OPINIÃO - LGPD em evidência: as políticas do WhatsApp e a proteção dos adolescentes
terça-feira, 04 de maio de 2021, 08h09
4 de maio de 2021, 6h03
Por Henrique Almeida Bazan Castanheira e Henrique Rabelo Quirino
Logo no início de 2021, os brasileiros foram surpreendidos com a notícia de que o WhatsApp, aplicativo mensageiro mais popular do país (e um dos mais populares do mundo), promoveria diversas mudanças em sua política de privacidade e termos de serviço. Todos os usuários que não efetuassem o aceite até o dia 8 de fevereiro poderiam sofrer restrições na operabilidade da plataforma. Em um turbilhão de alarmismo e desconfiança, a repercussão negativa da mudança fez com que a WhatsApp LLC, empresa do grupo Facebook Inc., adiasse a mudança no Brasil. Agora, os novos termos passam a valer no próximo dia 15. Quem não quiser assentir terá de recorrer a concorrentes como Telegram, Viber e WeChat.
Entre os diversos pontos dignos de análise nas novas políticas do mensageiro, destaca-se a ausência de previsões específicas relacionadas ao tratamento de dados de adolescentes usuários do aplicativo. É sabido que a Constituição Federal garante a crianças, adolescentes e jovens especial proteção da sociedade e do Estado, tratando-os como grupos sujeitos a forma especial de vulnerabilidade. O arcabouço jurídico de proteção à criança e ao adolescente encontra seu principal marco legal na Lei nº. 8.069/90 (Estatuto da Criança e do Adolescente). Os princípios enunciados pelo ECA se interconectam com diversas partes do sistema jurídico, incluindo a nova Lei Geral de Proteção de Dados, que disciplinou de maneira mais clara as regras para a manipulação dos dados pessoais de crianças e adolescentes.

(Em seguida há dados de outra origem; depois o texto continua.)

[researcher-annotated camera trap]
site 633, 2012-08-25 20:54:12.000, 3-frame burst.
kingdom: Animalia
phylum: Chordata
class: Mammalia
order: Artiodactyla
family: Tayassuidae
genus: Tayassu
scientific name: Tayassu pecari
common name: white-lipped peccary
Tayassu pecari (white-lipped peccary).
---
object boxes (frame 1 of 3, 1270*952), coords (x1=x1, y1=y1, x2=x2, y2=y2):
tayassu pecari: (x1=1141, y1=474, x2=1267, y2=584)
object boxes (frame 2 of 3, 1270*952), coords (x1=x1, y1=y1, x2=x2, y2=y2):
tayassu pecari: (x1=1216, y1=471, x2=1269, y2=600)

A análise dessas regras e sua confrontação com o sistema de implantação das novas políticas do WhatsApp mostram-se de extrema importância, quando levamos em conta o número de adolescentes que utilizam o aplicativo mensageiro, seja para comunicação diária ou mesmo atividades educacionais. Afinal, não se poderia esperar nada diferente da segunda faixa etária (dez a 15 anos) que mais navega na internet por smartphones, representando 45% dos acessos, conforme levantamento realizado pelo Centro Regional de Estudos para o Desenvolvimento da Sociedade da Informação.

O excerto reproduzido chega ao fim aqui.